65年の歴史を持つ日本航空(JAL)において、女性として初めて代表権を持つ取締役専務執行役員に就任した大川順子さん。
そんな大川さんが東京理科大学を受験したのは、単に「理系科目が得意だった」という理由だけではない。
「母が“女性も専門技能を身に付けて仕事を持つべきだ”という考えを持つ人でした。その影響もあって薬学部を受けたんです。私自身としては、理系総合大学で最難関の東京理科大学に“挑戦したい”という思いが強かったですね」。

「母は昔の人ですが、男女にかかわらず活躍の機会を持つことが大切という思いは、今こうして時代の流れになっています。理科大の学生の皆さんには広い分野で活躍して欲しいと思います」。
大学時代の思い出は、ほぼ研究室の中にある。「薬学科で有機化学系の研究に取り組んでいました。研究室にこもって“実験・まとめ・発表”をひたすら繰り返す日々でしたね」。そんな大川さんがJALという“畑違い”の企業に入社した理由は、当時の時代背景と深く関わっている。

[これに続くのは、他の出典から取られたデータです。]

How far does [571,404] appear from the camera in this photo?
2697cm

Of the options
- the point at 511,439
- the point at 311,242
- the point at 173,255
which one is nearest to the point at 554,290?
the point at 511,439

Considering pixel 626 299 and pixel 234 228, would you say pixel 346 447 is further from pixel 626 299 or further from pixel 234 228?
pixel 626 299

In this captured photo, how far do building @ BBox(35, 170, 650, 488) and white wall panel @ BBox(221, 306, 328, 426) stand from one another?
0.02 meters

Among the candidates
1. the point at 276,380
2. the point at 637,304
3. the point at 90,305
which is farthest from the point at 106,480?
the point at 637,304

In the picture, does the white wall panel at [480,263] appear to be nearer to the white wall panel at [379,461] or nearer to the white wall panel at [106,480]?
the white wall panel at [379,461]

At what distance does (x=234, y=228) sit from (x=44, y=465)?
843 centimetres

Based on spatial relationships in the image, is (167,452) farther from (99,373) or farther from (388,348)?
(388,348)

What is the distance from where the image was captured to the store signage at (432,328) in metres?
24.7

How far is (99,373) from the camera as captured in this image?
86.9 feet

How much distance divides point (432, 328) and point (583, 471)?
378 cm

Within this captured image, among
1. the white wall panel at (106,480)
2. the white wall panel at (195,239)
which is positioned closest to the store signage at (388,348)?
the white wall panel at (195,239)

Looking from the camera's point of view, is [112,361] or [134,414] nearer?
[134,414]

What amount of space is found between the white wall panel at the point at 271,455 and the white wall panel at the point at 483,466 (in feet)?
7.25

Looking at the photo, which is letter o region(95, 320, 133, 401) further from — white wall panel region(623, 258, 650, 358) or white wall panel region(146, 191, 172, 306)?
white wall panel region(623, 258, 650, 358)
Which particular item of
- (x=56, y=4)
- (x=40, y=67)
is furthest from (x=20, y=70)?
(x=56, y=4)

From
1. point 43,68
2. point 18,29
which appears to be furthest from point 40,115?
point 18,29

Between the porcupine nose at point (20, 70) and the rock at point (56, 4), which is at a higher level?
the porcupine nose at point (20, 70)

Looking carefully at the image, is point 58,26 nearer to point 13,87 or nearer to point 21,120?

「当時の景気は不安定で、理系女子を対象とした求人はほとんどありませんでした。そんなある日、“成田空港が1978年に開港するため、JALがスチュワーデスを500名採用する”という新聞広告が目に留まったんです。ひょっとすると私もこの中に入れるかも……最初はそんな気持ちでした」。
大学在学中に入社し、入社後は客室乗務員訓練生として北海道の千歳空港に配属され、空港カウンターで勤務しながら卒論発表会の準備をした。
「3月までは、仕事が休みの日には必ず大学に通っていました。ようやく卒業すると、今度は薬剤師国家試験に向けて、成田にある社員寮で勉強の日々……理科大での4年間と入社後の数カ月間は、私の人生の中でも、最も勉強した期間だったと思います。“大学4年間の勉強の成果を証として残したい”という気持ちがあったからかもしれません」。CAとしての豊富なキャリアの中で得たものは、「心を揺さぶられる経験」と語る。「日々お客様と接していると、悔しいことや辛いことも経験します。でも、例えば困難な状況を切り抜けたフライトの最後に、お客様に“ありがとう”と声を掛けていただくと、涙が出そうなくらいうれしいんです。
これから社会に羽ばたく理科大の学生の皆さんには、まず“意思を持ってやり遂げる”人間になってほしい。そして社会に出て“心揺さぶられる経験”を数多く積んでほしいですね」。